= What the exercise asks =
Copy out the items below with every occurrence of "checkered flag decal" renamed to "checkered flag sticker" and everything else unchanged. Leave the pictures out of your copy.
* Begin Source records *
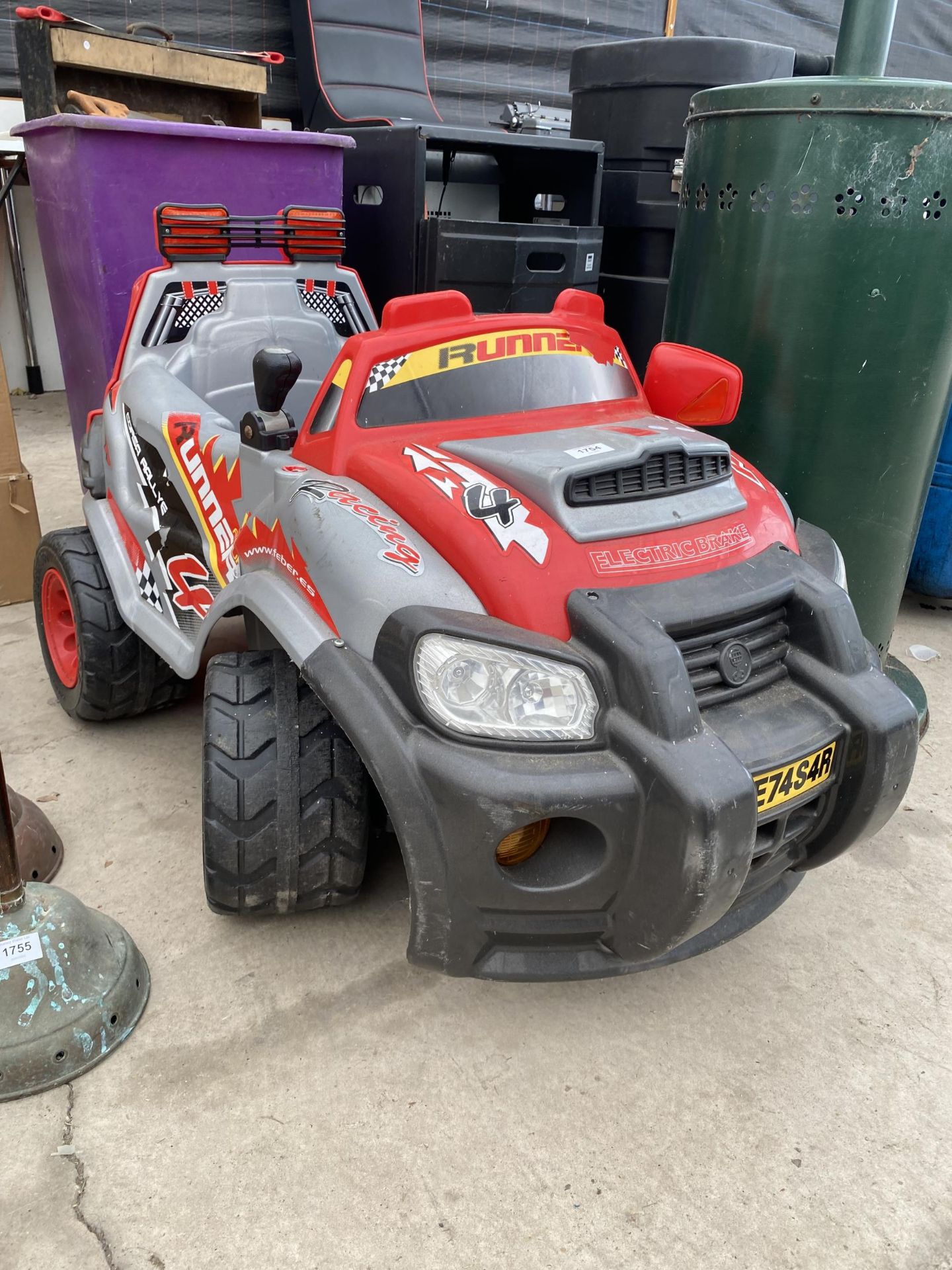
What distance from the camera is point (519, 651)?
5.70 ft

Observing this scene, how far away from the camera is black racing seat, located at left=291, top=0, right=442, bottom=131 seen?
5543 millimetres

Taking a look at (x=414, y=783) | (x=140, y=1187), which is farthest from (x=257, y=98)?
(x=140, y=1187)

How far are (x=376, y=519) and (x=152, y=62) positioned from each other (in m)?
3.77

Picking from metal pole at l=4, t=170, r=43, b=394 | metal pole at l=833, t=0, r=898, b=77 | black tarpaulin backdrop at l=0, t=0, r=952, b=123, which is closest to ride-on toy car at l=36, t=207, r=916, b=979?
metal pole at l=833, t=0, r=898, b=77

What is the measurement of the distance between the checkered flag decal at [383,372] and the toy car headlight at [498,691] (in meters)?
0.77

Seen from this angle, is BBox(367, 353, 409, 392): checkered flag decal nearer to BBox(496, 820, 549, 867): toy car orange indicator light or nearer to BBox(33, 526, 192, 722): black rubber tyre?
BBox(496, 820, 549, 867): toy car orange indicator light

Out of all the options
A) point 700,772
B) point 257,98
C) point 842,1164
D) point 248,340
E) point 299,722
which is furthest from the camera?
point 257,98

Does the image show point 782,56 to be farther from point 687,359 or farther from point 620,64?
point 687,359

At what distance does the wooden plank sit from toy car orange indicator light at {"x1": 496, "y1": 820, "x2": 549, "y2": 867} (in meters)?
4.16

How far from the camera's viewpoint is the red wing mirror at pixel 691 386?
2502 mm

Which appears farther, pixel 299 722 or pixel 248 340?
pixel 248 340

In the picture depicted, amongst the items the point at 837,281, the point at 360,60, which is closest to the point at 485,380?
the point at 837,281

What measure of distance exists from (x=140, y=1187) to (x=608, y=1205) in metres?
0.82

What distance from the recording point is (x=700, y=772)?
5.38 ft
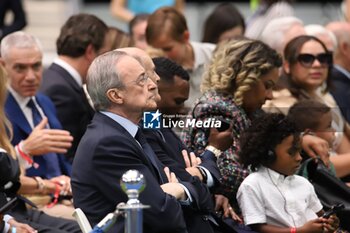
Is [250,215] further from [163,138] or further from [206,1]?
[206,1]

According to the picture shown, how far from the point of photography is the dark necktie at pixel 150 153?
647cm

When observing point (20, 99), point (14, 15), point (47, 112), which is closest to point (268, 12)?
point (14, 15)

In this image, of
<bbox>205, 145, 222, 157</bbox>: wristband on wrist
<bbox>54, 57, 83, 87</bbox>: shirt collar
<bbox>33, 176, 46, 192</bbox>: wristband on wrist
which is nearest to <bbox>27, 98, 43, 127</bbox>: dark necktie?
<bbox>33, 176, 46, 192</bbox>: wristband on wrist

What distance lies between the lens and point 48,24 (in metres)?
16.3

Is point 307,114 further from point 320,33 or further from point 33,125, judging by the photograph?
point 320,33

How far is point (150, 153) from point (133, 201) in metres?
0.93

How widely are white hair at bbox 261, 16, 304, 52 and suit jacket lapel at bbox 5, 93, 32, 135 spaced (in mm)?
2285

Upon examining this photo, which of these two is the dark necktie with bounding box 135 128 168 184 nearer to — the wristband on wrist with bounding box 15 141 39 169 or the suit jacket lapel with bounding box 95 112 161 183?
the suit jacket lapel with bounding box 95 112 161 183

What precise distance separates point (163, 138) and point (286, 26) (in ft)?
9.86

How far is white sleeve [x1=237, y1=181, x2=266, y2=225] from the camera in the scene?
699 centimetres

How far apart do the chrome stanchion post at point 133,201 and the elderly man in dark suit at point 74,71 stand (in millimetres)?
2937

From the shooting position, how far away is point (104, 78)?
6359 mm

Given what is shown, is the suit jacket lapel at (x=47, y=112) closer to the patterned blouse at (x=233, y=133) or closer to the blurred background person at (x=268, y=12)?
the patterned blouse at (x=233, y=133)

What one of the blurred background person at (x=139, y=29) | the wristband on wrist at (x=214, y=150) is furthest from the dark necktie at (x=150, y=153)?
* End Source records *
= Exercise result =
What distance from the camera is point (519, 651)?
5.70 ft

Observing this scene, how far away from the camera is black racing seat, located at left=291, top=0, right=442, bottom=131 seen?
5543 millimetres

Taking a look at (x=414, y=783) | (x=140, y=1187), which is farthest from (x=257, y=98)?
(x=140, y=1187)

How far are (x=376, y=519) and (x=152, y=62) positioned from each other (in m)?
3.77

Picking from metal pole at l=4, t=170, r=43, b=394 | metal pole at l=833, t=0, r=898, b=77 | black tarpaulin backdrop at l=0, t=0, r=952, b=123, which is closest to ride-on toy car at l=36, t=207, r=916, b=979?
metal pole at l=833, t=0, r=898, b=77

What is the measurement of the distance between the checkered flag sticker at [383,372] and the toy car headlight at [498,691] (in meters)?
0.77

Seen from this angle, is BBox(367, 353, 409, 392): checkered flag sticker nearer to BBox(496, 820, 549, 867): toy car orange indicator light or nearer to BBox(33, 526, 192, 722): black rubber tyre?
BBox(496, 820, 549, 867): toy car orange indicator light

Out of all the options
A) point 700,772
B) point 257,98
C) point 842,1164
D) point 248,340
E) point 299,722
which is furthest from the camera?
point 257,98

Does the image show point 782,56 to be farther from point 687,359 or farther from point 620,64?
point 687,359

At what distance does the wooden plank sit from toy car orange indicator light at {"x1": 496, "y1": 820, "x2": 549, "y2": 867} (in meters)?
4.16

How far from the camera's viewpoint is the red wing mirror at pixel 691 386?
2502 mm

Which appears farther, pixel 299 722 or pixel 248 340?
pixel 248 340

In the picture depicted, amongst the items the point at 837,281, the point at 360,60, which is closest to the point at 485,380?
the point at 837,281

What measure of distance exists from (x=140, y=1187) to (x=608, y=1205) in metres?
0.82

What distance from the recording point is (x=700, y=772)?
5.38 ft
Is [250,215] further from [163,138] or further from [206,1]?
[206,1]

According to the picture shown, how far from the point of photography is the dark necktie at pixel 150 153?
647cm

When observing point (20, 99), point (14, 15), point (47, 112), which is closest to point (268, 12)?
point (14, 15)

In this image, of
<bbox>205, 145, 222, 157</bbox>: wristband on wrist
<bbox>54, 57, 83, 87</bbox>: shirt collar
<bbox>33, 176, 46, 192</bbox>: wristband on wrist
which is nearest to <bbox>27, 98, 43, 127</bbox>: dark necktie?
<bbox>33, 176, 46, 192</bbox>: wristband on wrist

What distance lies between the lens and point 48,24 (in metres)?
16.3

Is point 307,114 further from point 320,33 or further from point 33,125, judging by the photograph?
point 320,33

How far is point (150, 153) from point (133, 201) in metres?
0.93

How widely are white hair at bbox 261, 16, 304, 52 and suit jacket lapel at bbox 5, 93, 32, 135 spaced (in mm)?
2285

Upon examining this photo, which of these two is the dark necktie with bounding box 135 128 168 184 nearer to — the wristband on wrist with bounding box 15 141 39 169 or the suit jacket lapel with bounding box 95 112 161 183?
the suit jacket lapel with bounding box 95 112 161 183

What precise distance separates point (163, 138) and point (286, 26) (in ft)?
9.86

How far is white sleeve [x1=237, y1=181, x2=266, y2=225] from the camera in the scene?
699 centimetres

How far apart do the chrome stanchion post at point 133,201 and the elderly man in dark suit at point 74,71 stand (in millimetres)?
2937

From the shooting position, how far away is point (104, 78)?
6359 mm

Given what is shown, is the suit jacket lapel at (x=47, y=112) closer to the patterned blouse at (x=233, y=133) or closer to the blurred background person at (x=268, y=12)?
the patterned blouse at (x=233, y=133)

What one of the blurred background person at (x=139, y=29) | the wristband on wrist at (x=214, y=150) is furthest from the dark necktie at (x=150, y=153)?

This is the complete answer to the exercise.